**LIST OF TASKS**
**A)** Decide whether each statement agrees with the scrapbooking post, answering yes or no and quoting the deciding words of the post: (i) The author learned the balance principle from Stacy Julian's book The Big Picture. (ii) Christa Paustenbaugh used more embellishment than the author. (iii) In the Danielle Flanders eBook, each embellishing secret is illustrated by two projects.
**B)** Return the stretch of the scrapbooking post from "You can see" through "about Danielle's book.", copied word for word.

**PASSAGE PROVIDED**
* * *
Diane Payne did a great job of creating a visual triangle with her stars, which were perfectly thematic as well!
2. Balance across the spread.
I learned this from Stacy Julian in her book, The Big Picture. She described a basic embellishment principle that has served me well: what you do on one side of the page, you should do on the other. I would add, with some asymmetry. On the left I added an embellishment cluster, and on the right I made the same cluster but smaller.
And here Diane Payne did the same thing: punched circles and dots on the less, the same but fewer on the right.
3. Go with very little embellishment.
You can see on some previous pages that I love embellishments; in comparison, on this page I haven't included many embellishments. I'm not crazy enough to go without--not me! Still, this page is mainly photos and strips of patterned paper, plus a stitched circle around the main subject in the big photo.
Christa Paustenbaugh was much more austere than I: just the pinked circle next to the main photo plus some tags and a button. Note the visual triangle!
This page by Marnie Flores is a perfect example of how stunning a page can be with few embellishments. Look at how beautifully the attention is drawn to the photos! Love the journaling on the photo.
And now, for the giveaway!
This week we are excited to have help for three of you!! First, one of you will receive a free copy of the Danielle Flanders' eBook from Ella Publishing, Embellishing Handbook.
Here is a little bit about Danielle's book.
When it comes to embellishing, how do you know what should go where? And how do you know when enough is enough? Get help from Danielle Flanders' timeless tips for accenting and adorning your scrapbook layouts and cards. In this eBook, you'll learn Danielle's top five strategies for WHY we embellish: ● to establish a focal point ● to set a mood ● to reinforce a style ● to add character and creativity ● to incorporate texture
You'll also delve into her top five strategies for HOW to embellish more effectively: ● vary scale ● use repetition ● choose odd numbers ● create accent clusters ● combine patterns Each embellishing secret is illustrated by two different projects—a beautiful layout and must-try card idea, all designed by Danielle herself. Get ready to embellish like a pro!
This ebook will certainly contain some strategies for finding places to embellish on your two page layouts!!
Next, another lucky reader will take home a free copy of May Flaum's new eBook from Ella Publishing, Fashionable Fast.
Here is a little bit about May's book.
You've heard of being fashionably late, but what about being fashionably FAST? Join the speediest scrapbooker on the block, May Flaum, as she joins forces with five of the fastest (and most fabulous) scrapbookers she knows in Fashionably Fast: 10 strategies for stylish, speedy scrapbook pages. This two-time author and popular instructor has compiled her 10 best time-saving strategies, which are illustrated by 20 gorgeous scrapbook pages and accompanied with 30 minutes of exclusive video instruction! See how easy it can be to accelerate your scrapbooking process without sacrificing artistry.
* * *
**RAW DATA**

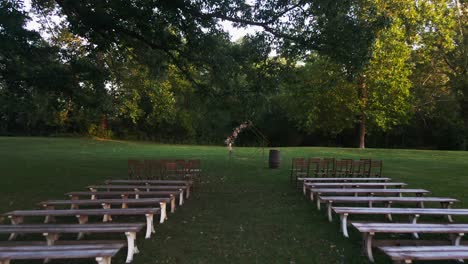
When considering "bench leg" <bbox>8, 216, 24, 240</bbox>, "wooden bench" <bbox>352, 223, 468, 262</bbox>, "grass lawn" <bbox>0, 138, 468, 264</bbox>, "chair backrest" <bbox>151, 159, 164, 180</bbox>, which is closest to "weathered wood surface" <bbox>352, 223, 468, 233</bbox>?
"wooden bench" <bbox>352, 223, 468, 262</bbox>

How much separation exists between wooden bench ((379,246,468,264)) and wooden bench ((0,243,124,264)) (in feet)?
11.1

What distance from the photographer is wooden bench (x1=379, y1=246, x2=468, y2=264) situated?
4277mm

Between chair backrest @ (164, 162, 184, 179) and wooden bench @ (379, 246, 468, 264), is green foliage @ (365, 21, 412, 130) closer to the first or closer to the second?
chair backrest @ (164, 162, 184, 179)

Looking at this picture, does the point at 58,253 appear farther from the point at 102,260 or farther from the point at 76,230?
the point at 76,230

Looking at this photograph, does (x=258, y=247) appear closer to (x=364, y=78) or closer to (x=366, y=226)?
(x=366, y=226)

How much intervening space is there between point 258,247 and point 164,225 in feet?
7.40

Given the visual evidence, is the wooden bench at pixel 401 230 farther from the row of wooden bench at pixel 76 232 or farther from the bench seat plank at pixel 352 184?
the bench seat plank at pixel 352 184

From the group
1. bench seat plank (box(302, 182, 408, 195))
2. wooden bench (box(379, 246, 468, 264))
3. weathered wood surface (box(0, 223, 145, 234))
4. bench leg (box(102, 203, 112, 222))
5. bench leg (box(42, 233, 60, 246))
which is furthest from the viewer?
bench seat plank (box(302, 182, 408, 195))

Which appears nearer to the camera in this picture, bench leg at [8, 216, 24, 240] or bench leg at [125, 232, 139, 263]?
bench leg at [125, 232, 139, 263]

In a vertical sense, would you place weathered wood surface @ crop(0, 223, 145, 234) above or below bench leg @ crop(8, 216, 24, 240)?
above

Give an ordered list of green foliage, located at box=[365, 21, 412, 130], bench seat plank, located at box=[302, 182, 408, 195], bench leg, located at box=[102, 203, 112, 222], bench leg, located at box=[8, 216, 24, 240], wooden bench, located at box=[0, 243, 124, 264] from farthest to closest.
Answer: green foliage, located at box=[365, 21, 412, 130]
bench seat plank, located at box=[302, 182, 408, 195]
bench leg, located at box=[102, 203, 112, 222]
bench leg, located at box=[8, 216, 24, 240]
wooden bench, located at box=[0, 243, 124, 264]

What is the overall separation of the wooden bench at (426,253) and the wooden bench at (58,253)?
340cm

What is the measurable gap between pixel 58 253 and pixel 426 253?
445cm

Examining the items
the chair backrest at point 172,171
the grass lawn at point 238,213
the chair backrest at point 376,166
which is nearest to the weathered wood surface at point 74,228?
the grass lawn at point 238,213
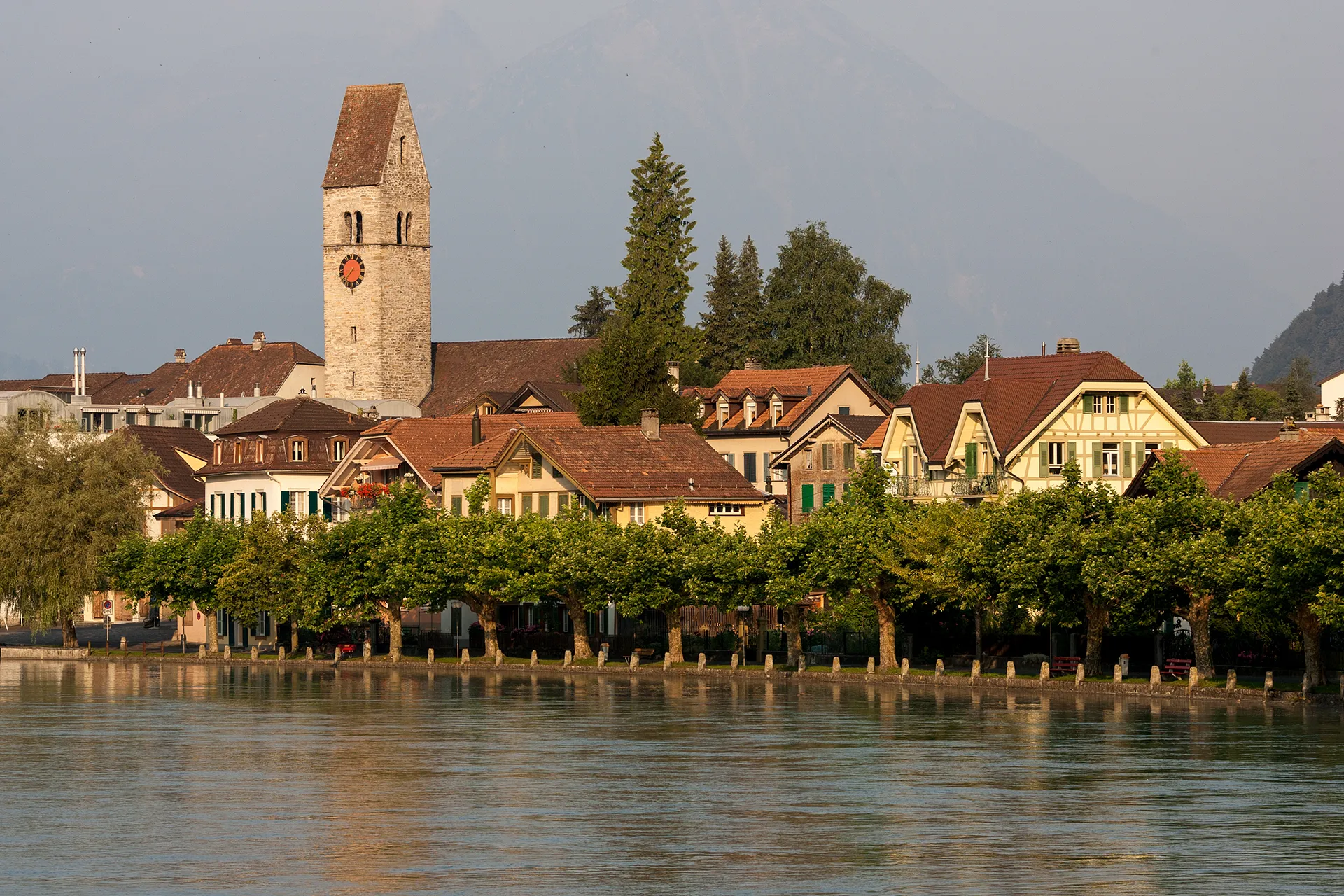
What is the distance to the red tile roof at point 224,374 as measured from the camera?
* * *
**ANSWERS BY TASK**
**A)**
(i) Yes: "I learned this from Stacy Julian in her book, The Big Picture."
(ii) No: "Christa Paustenbaugh was much more austere than I"
(iii) Yes: "Each embellishing secret is illustrated by two different projects"

**B)**
You can see on some previous pages that I love embellishments; in comparison, on this page I haven't included many embellishments. I'm not crazy enough to go without--not me! Still, this page is mainly photos and strips of patterned paper, plus a stitched circle around the main subject in the big photo.
Christa Paustenbaugh was much more austere than I: just the pinked circle next to the main photo plus some tags and a button. Note the visual triangle!
This page by Marnie Flores is a perfect example of how stunning a page can be with few embellishments. Look at how beautifully the attention is drawn to the photos! Love the journaling on the photo.
And now, for the giveaway!
This week we are excited to have help for three of you!! First, one of you will receive a free copy of the Danielle Flanders' eBook from Ella Publishing, Embellishing Handbook.
Here is a little bit about Danielle's book.